Hector Eduardo Babenco, an Argentine-born Brazilian Jewish filmmaker who took home a best director Oscar for his 1985 film “Kiss of the Spider Woman”, died last Wednesday of a heart attack at 70.
Babenco — whose mother, Janka Haberberg, was a Polish-Jewish immigrant — was the first Latin American director to receive an Academy Award for best director. Lead actor William Hurt won a best actor Oscar for his performance as well. As a director, Babenco was known for his focus on realism and social outcasts.

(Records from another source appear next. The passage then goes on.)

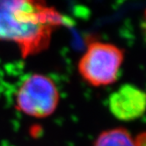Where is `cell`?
I'll list each match as a JSON object with an SVG mask.
<instances>
[{"instance_id": "1", "label": "cell", "mask_w": 146, "mask_h": 146, "mask_svg": "<svg viewBox=\"0 0 146 146\" xmlns=\"http://www.w3.org/2000/svg\"><path fill=\"white\" fill-rule=\"evenodd\" d=\"M69 23L44 2L0 0V40L17 45L24 58L47 49L53 33Z\"/></svg>"}, {"instance_id": "2", "label": "cell", "mask_w": 146, "mask_h": 146, "mask_svg": "<svg viewBox=\"0 0 146 146\" xmlns=\"http://www.w3.org/2000/svg\"><path fill=\"white\" fill-rule=\"evenodd\" d=\"M15 108L26 115L46 118L56 110L59 90L54 80L42 74L27 76L19 85L15 93Z\"/></svg>"}, {"instance_id": "3", "label": "cell", "mask_w": 146, "mask_h": 146, "mask_svg": "<svg viewBox=\"0 0 146 146\" xmlns=\"http://www.w3.org/2000/svg\"><path fill=\"white\" fill-rule=\"evenodd\" d=\"M123 57L122 50L115 45L92 41L79 60V74L91 86L110 85L117 79Z\"/></svg>"}, {"instance_id": "4", "label": "cell", "mask_w": 146, "mask_h": 146, "mask_svg": "<svg viewBox=\"0 0 146 146\" xmlns=\"http://www.w3.org/2000/svg\"><path fill=\"white\" fill-rule=\"evenodd\" d=\"M108 105L111 113L117 119L134 121L146 111V92L135 86L123 85L111 94Z\"/></svg>"}, {"instance_id": "5", "label": "cell", "mask_w": 146, "mask_h": 146, "mask_svg": "<svg viewBox=\"0 0 146 146\" xmlns=\"http://www.w3.org/2000/svg\"><path fill=\"white\" fill-rule=\"evenodd\" d=\"M93 146H137V143L126 129H113L101 133Z\"/></svg>"}]
</instances>
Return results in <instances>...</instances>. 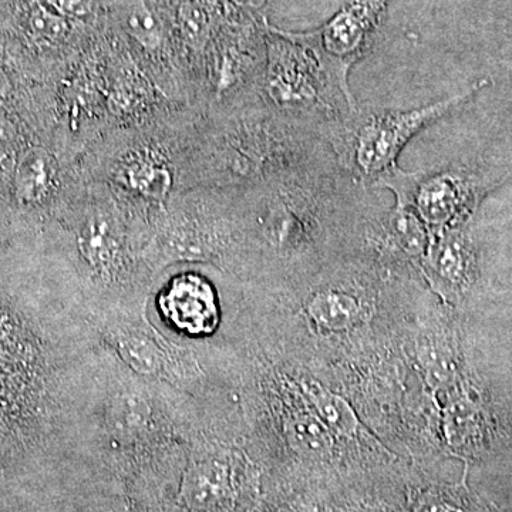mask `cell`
<instances>
[{"label": "cell", "instance_id": "6da1fadb", "mask_svg": "<svg viewBox=\"0 0 512 512\" xmlns=\"http://www.w3.org/2000/svg\"><path fill=\"white\" fill-rule=\"evenodd\" d=\"M490 86L483 79L461 93L412 110L375 109L359 106L326 127V136L345 173L367 190L393 171L397 158L414 136L451 113Z\"/></svg>", "mask_w": 512, "mask_h": 512}, {"label": "cell", "instance_id": "7a4b0ae2", "mask_svg": "<svg viewBox=\"0 0 512 512\" xmlns=\"http://www.w3.org/2000/svg\"><path fill=\"white\" fill-rule=\"evenodd\" d=\"M265 36V64L258 87L264 109L323 127L356 109L350 87L336 79L302 33L266 26Z\"/></svg>", "mask_w": 512, "mask_h": 512}, {"label": "cell", "instance_id": "3957f363", "mask_svg": "<svg viewBox=\"0 0 512 512\" xmlns=\"http://www.w3.org/2000/svg\"><path fill=\"white\" fill-rule=\"evenodd\" d=\"M96 326L104 346L137 376L170 384L202 402L211 400L204 348L173 342L148 318L147 308L104 316Z\"/></svg>", "mask_w": 512, "mask_h": 512}, {"label": "cell", "instance_id": "277c9868", "mask_svg": "<svg viewBox=\"0 0 512 512\" xmlns=\"http://www.w3.org/2000/svg\"><path fill=\"white\" fill-rule=\"evenodd\" d=\"M376 188L392 191L396 205L414 212L431 237L463 227L493 188V180L474 165L451 163L410 173L396 167Z\"/></svg>", "mask_w": 512, "mask_h": 512}, {"label": "cell", "instance_id": "5b68a950", "mask_svg": "<svg viewBox=\"0 0 512 512\" xmlns=\"http://www.w3.org/2000/svg\"><path fill=\"white\" fill-rule=\"evenodd\" d=\"M245 467L227 446L218 426L208 427L192 441L178 485V504L188 512H238L251 497Z\"/></svg>", "mask_w": 512, "mask_h": 512}, {"label": "cell", "instance_id": "8992f818", "mask_svg": "<svg viewBox=\"0 0 512 512\" xmlns=\"http://www.w3.org/2000/svg\"><path fill=\"white\" fill-rule=\"evenodd\" d=\"M389 3L390 0H348L325 25L302 33L345 86H349L350 69L375 45Z\"/></svg>", "mask_w": 512, "mask_h": 512}, {"label": "cell", "instance_id": "52a82bcc", "mask_svg": "<svg viewBox=\"0 0 512 512\" xmlns=\"http://www.w3.org/2000/svg\"><path fill=\"white\" fill-rule=\"evenodd\" d=\"M156 311L161 325L185 345H204L221 325L217 289L200 272L171 276L158 289Z\"/></svg>", "mask_w": 512, "mask_h": 512}, {"label": "cell", "instance_id": "ba28073f", "mask_svg": "<svg viewBox=\"0 0 512 512\" xmlns=\"http://www.w3.org/2000/svg\"><path fill=\"white\" fill-rule=\"evenodd\" d=\"M359 237L389 264L421 265L430 245V232L414 212L394 205L389 211L367 215Z\"/></svg>", "mask_w": 512, "mask_h": 512}, {"label": "cell", "instance_id": "9c48e42d", "mask_svg": "<svg viewBox=\"0 0 512 512\" xmlns=\"http://www.w3.org/2000/svg\"><path fill=\"white\" fill-rule=\"evenodd\" d=\"M423 269L431 285L444 295L456 296L473 281L476 252L463 229L431 235Z\"/></svg>", "mask_w": 512, "mask_h": 512}, {"label": "cell", "instance_id": "30bf717a", "mask_svg": "<svg viewBox=\"0 0 512 512\" xmlns=\"http://www.w3.org/2000/svg\"><path fill=\"white\" fill-rule=\"evenodd\" d=\"M352 281L325 282L308 296L305 312L322 330L342 332L353 328L363 316V303L359 293L353 291Z\"/></svg>", "mask_w": 512, "mask_h": 512}, {"label": "cell", "instance_id": "8fae6325", "mask_svg": "<svg viewBox=\"0 0 512 512\" xmlns=\"http://www.w3.org/2000/svg\"><path fill=\"white\" fill-rule=\"evenodd\" d=\"M285 441L303 463L326 466L333 456L332 437L315 413L293 410L284 416Z\"/></svg>", "mask_w": 512, "mask_h": 512}, {"label": "cell", "instance_id": "7c38bea8", "mask_svg": "<svg viewBox=\"0 0 512 512\" xmlns=\"http://www.w3.org/2000/svg\"><path fill=\"white\" fill-rule=\"evenodd\" d=\"M299 389L311 404L312 412L326 429L343 437H353L359 423L348 403L338 394L329 392L315 380H302Z\"/></svg>", "mask_w": 512, "mask_h": 512}, {"label": "cell", "instance_id": "4fadbf2b", "mask_svg": "<svg viewBox=\"0 0 512 512\" xmlns=\"http://www.w3.org/2000/svg\"><path fill=\"white\" fill-rule=\"evenodd\" d=\"M119 18L124 32L148 52L163 46L165 26L158 10L147 0H126L121 3Z\"/></svg>", "mask_w": 512, "mask_h": 512}, {"label": "cell", "instance_id": "5bb4252c", "mask_svg": "<svg viewBox=\"0 0 512 512\" xmlns=\"http://www.w3.org/2000/svg\"><path fill=\"white\" fill-rule=\"evenodd\" d=\"M123 178L128 188L153 200H163L170 190V171L153 154H141L128 161L123 170Z\"/></svg>", "mask_w": 512, "mask_h": 512}, {"label": "cell", "instance_id": "9a60e30c", "mask_svg": "<svg viewBox=\"0 0 512 512\" xmlns=\"http://www.w3.org/2000/svg\"><path fill=\"white\" fill-rule=\"evenodd\" d=\"M52 180L50 158L40 148H33L20 160L16 171V192L20 201H39Z\"/></svg>", "mask_w": 512, "mask_h": 512}, {"label": "cell", "instance_id": "2e32d148", "mask_svg": "<svg viewBox=\"0 0 512 512\" xmlns=\"http://www.w3.org/2000/svg\"><path fill=\"white\" fill-rule=\"evenodd\" d=\"M180 28L188 42L201 46L214 29V18L207 6L198 0H188L180 8Z\"/></svg>", "mask_w": 512, "mask_h": 512}, {"label": "cell", "instance_id": "e0dca14e", "mask_svg": "<svg viewBox=\"0 0 512 512\" xmlns=\"http://www.w3.org/2000/svg\"><path fill=\"white\" fill-rule=\"evenodd\" d=\"M29 22L32 32L47 42H57L70 32L69 19L56 10L37 8L30 15Z\"/></svg>", "mask_w": 512, "mask_h": 512}, {"label": "cell", "instance_id": "ac0fdd59", "mask_svg": "<svg viewBox=\"0 0 512 512\" xmlns=\"http://www.w3.org/2000/svg\"><path fill=\"white\" fill-rule=\"evenodd\" d=\"M49 3L67 19L86 18L93 9V0H49Z\"/></svg>", "mask_w": 512, "mask_h": 512}, {"label": "cell", "instance_id": "d6986e66", "mask_svg": "<svg viewBox=\"0 0 512 512\" xmlns=\"http://www.w3.org/2000/svg\"><path fill=\"white\" fill-rule=\"evenodd\" d=\"M16 137L15 126L6 117L0 116V153L9 150L15 144Z\"/></svg>", "mask_w": 512, "mask_h": 512}, {"label": "cell", "instance_id": "ffe728a7", "mask_svg": "<svg viewBox=\"0 0 512 512\" xmlns=\"http://www.w3.org/2000/svg\"><path fill=\"white\" fill-rule=\"evenodd\" d=\"M228 2L231 3L235 9H238L239 12L252 18V16L259 15V13L265 9L269 0H228Z\"/></svg>", "mask_w": 512, "mask_h": 512}, {"label": "cell", "instance_id": "44dd1931", "mask_svg": "<svg viewBox=\"0 0 512 512\" xmlns=\"http://www.w3.org/2000/svg\"><path fill=\"white\" fill-rule=\"evenodd\" d=\"M10 90V80L5 70L0 67V99L6 96Z\"/></svg>", "mask_w": 512, "mask_h": 512}]
</instances>
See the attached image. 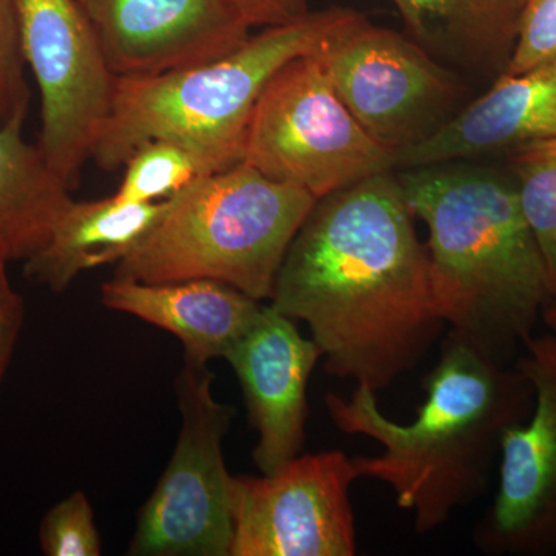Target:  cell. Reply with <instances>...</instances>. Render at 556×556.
<instances>
[{
    "label": "cell",
    "mask_w": 556,
    "mask_h": 556,
    "mask_svg": "<svg viewBox=\"0 0 556 556\" xmlns=\"http://www.w3.org/2000/svg\"><path fill=\"white\" fill-rule=\"evenodd\" d=\"M316 203L306 190L247 163L201 175L166 200L156 225L113 277L144 283L208 278L265 302Z\"/></svg>",
    "instance_id": "obj_5"
},
{
    "label": "cell",
    "mask_w": 556,
    "mask_h": 556,
    "mask_svg": "<svg viewBox=\"0 0 556 556\" xmlns=\"http://www.w3.org/2000/svg\"><path fill=\"white\" fill-rule=\"evenodd\" d=\"M424 390L426 402L408 424L383 415L376 391L362 383L350 397H325L340 431L383 448L380 455L351 457L357 479L390 486L397 506L415 515L419 535L489 492L503 434L529 419L535 404L532 383L517 365L496 364L450 331Z\"/></svg>",
    "instance_id": "obj_2"
},
{
    "label": "cell",
    "mask_w": 556,
    "mask_h": 556,
    "mask_svg": "<svg viewBox=\"0 0 556 556\" xmlns=\"http://www.w3.org/2000/svg\"><path fill=\"white\" fill-rule=\"evenodd\" d=\"M555 61L556 0H522L517 40L501 75H519Z\"/></svg>",
    "instance_id": "obj_23"
},
{
    "label": "cell",
    "mask_w": 556,
    "mask_h": 556,
    "mask_svg": "<svg viewBox=\"0 0 556 556\" xmlns=\"http://www.w3.org/2000/svg\"><path fill=\"white\" fill-rule=\"evenodd\" d=\"M294 321L270 303L263 305L225 357L243 390L258 437L252 457L265 475L299 456L305 444L306 391L321 351Z\"/></svg>",
    "instance_id": "obj_13"
},
{
    "label": "cell",
    "mask_w": 556,
    "mask_h": 556,
    "mask_svg": "<svg viewBox=\"0 0 556 556\" xmlns=\"http://www.w3.org/2000/svg\"><path fill=\"white\" fill-rule=\"evenodd\" d=\"M407 36L428 53L506 67L522 0H393Z\"/></svg>",
    "instance_id": "obj_18"
},
{
    "label": "cell",
    "mask_w": 556,
    "mask_h": 556,
    "mask_svg": "<svg viewBox=\"0 0 556 556\" xmlns=\"http://www.w3.org/2000/svg\"><path fill=\"white\" fill-rule=\"evenodd\" d=\"M515 365L535 391L532 415L501 439L500 477L492 506L473 532L490 556L556 554V339L526 340Z\"/></svg>",
    "instance_id": "obj_11"
},
{
    "label": "cell",
    "mask_w": 556,
    "mask_h": 556,
    "mask_svg": "<svg viewBox=\"0 0 556 556\" xmlns=\"http://www.w3.org/2000/svg\"><path fill=\"white\" fill-rule=\"evenodd\" d=\"M356 14L342 7L309 11L302 20L249 36L219 60L155 76L116 78L91 160L115 172L142 146L167 139L192 150L211 174L237 166L266 84L289 61L317 53Z\"/></svg>",
    "instance_id": "obj_4"
},
{
    "label": "cell",
    "mask_w": 556,
    "mask_h": 556,
    "mask_svg": "<svg viewBox=\"0 0 556 556\" xmlns=\"http://www.w3.org/2000/svg\"><path fill=\"white\" fill-rule=\"evenodd\" d=\"M204 161L186 146L156 139L142 146L124 166V178L113 199L119 203H155L170 199L201 175H208Z\"/></svg>",
    "instance_id": "obj_20"
},
{
    "label": "cell",
    "mask_w": 556,
    "mask_h": 556,
    "mask_svg": "<svg viewBox=\"0 0 556 556\" xmlns=\"http://www.w3.org/2000/svg\"><path fill=\"white\" fill-rule=\"evenodd\" d=\"M519 203L546 263L556 294V138L527 142L510 152Z\"/></svg>",
    "instance_id": "obj_19"
},
{
    "label": "cell",
    "mask_w": 556,
    "mask_h": 556,
    "mask_svg": "<svg viewBox=\"0 0 556 556\" xmlns=\"http://www.w3.org/2000/svg\"><path fill=\"white\" fill-rule=\"evenodd\" d=\"M251 27H277L302 20L311 0H232Z\"/></svg>",
    "instance_id": "obj_25"
},
{
    "label": "cell",
    "mask_w": 556,
    "mask_h": 556,
    "mask_svg": "<svg viewBox=\"0 0 556 556\" xmlns=\"http://www.w3.org/2000/svg\"><path fill=\"white\" fill-rule=\"evenodd\" d=\"M551 138H556V61L501 75L426 141L396 153L394 169L482 159Z\"/></svg>",
    "instance_id": "obj_14"
},
{
    "label": "cell",
    "mask_w": 556,
    "mask_h": 556,
    "mask_svg": "<svg viewBox=\"0 0 556 556\" xmlns=\"http://www.w3.org/2000/svg\"><path fill=\"white\" fill-rule=\"evenodd\" d=\"M101 302L174 334L185 348V362L193 365L225 358L263 306L239 289L208 278L144 283L113 277L102 285Z\"/></svg>",
    "instance_id": "obj_15"
},
{
    "label": "cell",
    "mask_w": 556,
    "mask_h": 556,
    "mask_svg": "<svg viewBox=\"0 0 556 556\" xmlns=\"http://www.w3.org/2000/svg\"><path fill=\"white\" fill-rule=\"evenodd\" d=\"M25 67L16 0H0V126L27 116L31 91Z\"/></svg>",
    "instance_id": "obj_22"
},
{
    "label": "cell",
    "mask_w": 556,
    "mask_h": 556,
    "mask_svg": "<svg viewBox=\"0 0 556 556\" xmlns=\"http://www.w3.org/2000/svg\"><path fill=\"white\" fill-rule=\"evenodd\" d=\"M116 78L206 64L251 36L232 0H76Z\"/></svg>",
    "instance_id": "obj_12"
},
{
    "label": "cell",
    "mask_w": 556,
    "mask_h": 556,
    "mask_svg": "<svg viewBox=\"0 0 556 556\" xmlns=\"http://www.w3.org/2000/svg\"><path fill=\"white\" fill-rule=\"evenodd\" d=\"M397 178L427 226L431 289L445 327L496 364L514 365L554 295L514 177L456 160Z\"/></svg>",
    "instance_id": "obj_3"
},
{
    "label": "cell",
    "mask_w": 556,
    "mask_h": 556,
    "mask_svg": "<svg viewBox=\"0 0 556 556\" xmlns=\"http://www.w3.org/2000/svg\"><path fill=\"white\" fill-rule=\"evenodd\" d=\"M9 251L0 244V390L9 372L25 321V303L9 276Z\"/></svg>",
    "instance_id": "obj_24"
},
{
    "label": "cell",
    "mask_w": 556,
    "mask_h": 556,
    "mask_svg": "<svg viewBox=\"0 0 556 556\" xmlns=\"http://www.w3.org/2000/svg\"><path fill=\"white\" fill-rule=\"evenodd\" d=\"M166 200L127 204L109 199L72 201L49 241L25 260V277L61 294L79 274L118 265L156 225Z\"/></svg>",
    "instance_id": "obj_16"
},
{
    "label": "cell",
    "mask_w": 556,
    "mask_h": 556,
    "mask_svg": "<svg viewBox=\"0 0 556 556\" xmlns=\"http://www.w3.org/2000/svg\"><path fill=\"white\" fill-rule=\"evenodd\" d=\"M269 302L308 325L336 378L378 393L420 364L447 327L393 170L317 200Z\"/></svg>",
    "instance_id": "obj_1"
},
{
    "label": "cell",
    "mask_w": 556,
    "mask_h": 556,
    "mask_svg": "<svg viewBox=\"0 0 556 556\" xmlns=\"http://www.w3.org/2000/svg\"><path fill=\"white\" fill-rule=\"evenodd\" d=\"M39 543L47 556H100V530L86 493H72L47 511L39 529Z\"/></svg>",
    "instance_id": "obj_21"
},
{
    "label": "cell",
    "mask_w": 556,
    "mask_h": 556,
    "mask_svg": "<svg viewBox=\"0 0 556 556\" xmlns=\"http://www.w3.org/2000/svg\"><path fill=\"white\" fill-rule=\"evenodd\" d=\"M25 119L0 126V244L11 260L24 262L49 241L73 201L39 144L25 141Z\"/></svg>",
    "instance_id": "obj_17"
},
{
    "label": "cell",
    "mask_w": 556,
    "mask_h": 556,
    "mask_svg": "<svg viewBox=\"0 0 556 556\" xmlns=\"http://www.w3.org/2000/svg\"><path fill=\"white\" fill-rule=\"evenodd\" d=\"M353 459L340 450L299 455L273 473L232 477L230 556L357 554Z\"/></svg>",
    "instance_id": "obj_10"
},
{
    "label": "cell",
    "mask_w": 556,
    "mask_h": 556,
    "mask_svg": "<svg viewBox=\"0 0 556 556\" xmlns=\"http://www.w3.org/2000/svg\"><path fill=\"white\" fill-rule=\"evenodd\" d=\"M316 200L394 169L340 100L316 54L295 58L266 84L249 121L243 161Z\"/></svg>",
    "instance_id": "obj_6"
},
{
    "label": "cell",
    "mask_w": 556,
    "mask_h": 556,
    "mask_svg": "<svg viewBox=\"0 0 556 556\" xmlns=\"http://www.w3.org/2000/svg\"><path fill=\"white\" fill-rule=\"evenodd\" d=\"M16 11L22 54L40 91L38 144L75 189L108 119L116 76L76 0H16Z\"/></svg>",
    "instance_id": "obj_9"
},
{
    "label": "cell",
    "mask_w": 556,
    "mask_h": 556,
    "mask_svg": "<svg viewBox=\"0 0 556 556\" xmlns=\"http://www.w3.org/2000/svg\"><path fill=\"white\" fill-rule=\"evenodd\" d=\"M314 54L354 118L394 155L456 115V76L408 36L361 13Z\"/></svg>",
    "instance_id": "obj_8"
},
{
    "label": "cell",
    "mask_w": 556,
    "mask_h": 556,
    "mask_svg": "<svg viewBox=\"0 0 556 556\" xmlns=\"http://www.w3.org/2000/svg\"><path fill=\"white\" fill-rule=\"evenodd\" d=\"M541 321L546 325L548 332L556 339V294L548 299L541 313Z\"/></svg>",
    "instance_id": "obj_26"
},
{
    "label": "cell",
    "mask_w": 556,
    "mask_h": 556,
    "mask_svg": "<svg viewBox=\"0 0 556 556\" xmlns=\"http://www.w3.org/2000/svg\"><path fill=\"white\" fill-rule=\"evenodd\" d=\"M214 372L185 362L175 378L181 416L169 466L139 510L131 556H230L232 475L223 455L236 409L214 396Z\"/></svg>",
    "instance_id": "obj_7"
}]
</instances>
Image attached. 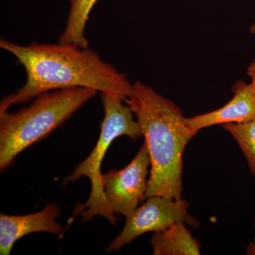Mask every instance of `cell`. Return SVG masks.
<instances>
[{"label":"cell","instance_id":"ba28073f","mask_svg":"<svg viewBox=\"0 0 255 255\" xmlns=\"http://www.w3.org/2000/svg\"><path fill=\"white\" fill-rule=\"evenodd\" d=\"M233 97L219 110L186 118L188 127L198 132L218 124H241L255 117V95L251 83L237 81L233 85Z\"/></svg>","mask_w":255,"mask_h":255},{"label":"cell","instance_id":"8fae6325","mask_svg":"<svg viewBox=\"0 0 255 255\" xmlns=\"http://www.w3.org/2000/svg\"><path fill=\"white\" fill-rule=\"evenodd\" d=\"M222 127L237 142L255 177V117L244 123L223 124Z\"/></svg>","mask_w":255,"mask_h":255},{"label":"cell","instance_id":"30bf717a","mask_svg":"<svg viewBox=\"0 0 255 255\" xmlns=\"http://www.w3.org/2000/svg\"><path fill=\"white\" fill-rule=\"evenodd\" d=\"M99 0H70L66 26L59 37L60 43H73L80 48H88L85 27L90 12Z\"/></svg>","mask_w":255,"mask_h":255},{"label":"cell","instance_id":"277c9868","mask_svg":"<svg viewBox=\"0 0 255 255\" xmlns=\"http://www.w3.org/2000/svg\"><path fill=\"white\" fill-rule=\"evenodd\" d=\"M102 99L105 118L101 124L98 141L90 155L79 164L73 174L65 178L63 183L74 182L82 177L88 178L91 182V193L86 203L76 208L75 215L81 214L83 222L100 216L117 225L118 220L104 194L101 165L111 144L117 137L127 135L131 140H136L142 135L133 112L128 105H124V100L105 94H102Z\"/></svg>","mask_w":255,"mask_h":255},{"label":"cell","instance_id":"52a82bcc","mask_svg":"<svg viewBox=\"0 0 255 255\" xmlns=\"http://www.w3.org/2000/svg\"><path fill=\"white\" fill-rule=\"evenodd\" d=\"M60 214V208L53 203L34 214L24 216L0 214V255H9L14 243L31 233L60 235L63 229L56 222Z\"/></svg>","mask_w":255,"mask_h":255},{"label":"cell","instance_id":"7c38bea8","mask_svg":"<svg viewBox=\"0 0 255 255\" xmlns=\"http://www.w3.org/2000/svg\"><path fill=\"white\" fill-rule=\"evenodd\" d=\"M247 74L251 79V85L253 87V91H254L255 95V60L252 62L251 65L248 66L247 70Z\"/></svg>","mask_w":255,"mask_h":255},{"label":"cell","instance_id":"9c48e42d","mask_svg":"<svg viewBox=\"0 0 255 255\" xmlns=\"http://www.w3.org/2000/svg\"><path fill=\"white\" fill-rule=\"evenodd\" d=\"M185 223L178 222L159 232L154 233L151 246L154 255L201 254L199 242L191 236Z\"/></svg>","mask_w":255,"mask_h":255},{"label":"cell","instance_id":"5bb4252c","mask_svg":"<svg viewBox=\"0 0 255 255\" xmlns=\"http://www.w3.org/2000/svg\"><path fill=\"white\" fill-rule=\"evenodd\" d=\"M250 32H251L252 34L255 35V23L251 25V27H250Z\"/></svg>","mask_w":255,"mask_h":255},{"label":"cell","instance_id":"3957f363","mask_svg":"<svg viewBox=\"0 0 255 255\" xmlns=\"http://www.w3.org/2000/svg\"><path fill=\"white\" fill-rule=\"evenodd\" d=\"M93 89L73 87L45 92L31 105L0 113V170L14 163L18 154L48 136L97 94Z\"/></svg>","mask_w":255,"mask_h":255},{"label":"cell","instance_id":"8992f818","mask_svg":"<svg viewBox=\"0 0 255 255\" xmlns=\"http://www.w3.org/2000/svg\"><path fill=\"white\" fill-rule=\"evenodd\" d=\"M150 156L145 142L127 167L102 174L106 199L114 214L127 217L145 199Z\"/></svg>","mask_w":255,"mask_h":255},{"label":"cell","instance_id":"4fadbf2b","mask_svg":"<svg viewBox=\"0 0 255 255\" xmlns=\"http://www.w3.org/2000/svg\"><path fill=\"white\" fill-rule=\"evenodd\" d=\"M246 254L248 255H255V237L254 241L253 243L248 246L247 248Z\"/></svg>","mask_w":255,"mask_h":255},{"label":"cell","instance_id":"7a4b0ae2","mask_svg":"<svg viewBox=\"0 0 255 255\" xmlns=\"http://www.w3.org/2000/svg\"><path fill=\"white\" fill-rule=\"evenodd\" d=\"M124 102L136 117L150 156L145 199L152 196L182 199L183 153L197 132L188 127L174 102L141 82L132 84Z\"/></svg>","mask_w":255,"mask_h":255},{"label":"cell","instance_id":"6da1fadb","mask_svg":"<svg viewBox=\"0 0 255 255\" xmlns=\"http://www.w3.org/2000/svg\"><path fill=\"white\" fill-rule=\"evenodd\" d=\"M0 47L14 55L26 73V83L1 100L0 113L52 90L86 87L125 101L131 90L127 75L89 47L60 43L23 46L5 39L0 40Z\"/></svg>","mask_w":255,"mask_h":255},{"label":"cell","instance_id":"5b68a950","mask_svg":"<svg viewBox=\"0 0 255 255\" xmlns=\"http://www.w3.org/2000/svg\"><path fill=\"white\" fill-rule=\"evenodd\" d=\"M142 205L138 206L127 216L122 232L114 238L106 253L118 252L135 238L149 232H159L178 222L196 225L188 213L189 204L184 199H173L161 196L147 198Z\"/></svg>","mask_w":255,"mask_h":255}]
</instances>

Babenco was discreet regarding his Jewish identity, according to an obituary by Jewcy.com. For his contribution to 2014 religious film anthology “Words with G-d”, Babenco chose to focus on the Brazilian syncretic tradition of Umbanda. Babenco’s 1991 drama “At Play in the Fields of the Lord” was a study of Christian missionaries in the Amazon reflecting a critical outlook on Christianity. Babenco is also known for the 1987 film “Ironweed”, an adaptation of a novel by William Kennedy, in which Meryl Streep and Jack Nicholson portrayed alcoholic vagrants in Albany, New York at the end of the Great Depression. Babenco’s final film, 2016’s “My Hindu Friend”, starred Willem Dafoe as a terminally ill film director who befriends an 8-year-old Hindu boy.
Babenco is survived by his fourth wife, Brazilian model and actress Barbara Paz, and Janka, his daughter with ex-wife Fiorella Giovagnoli.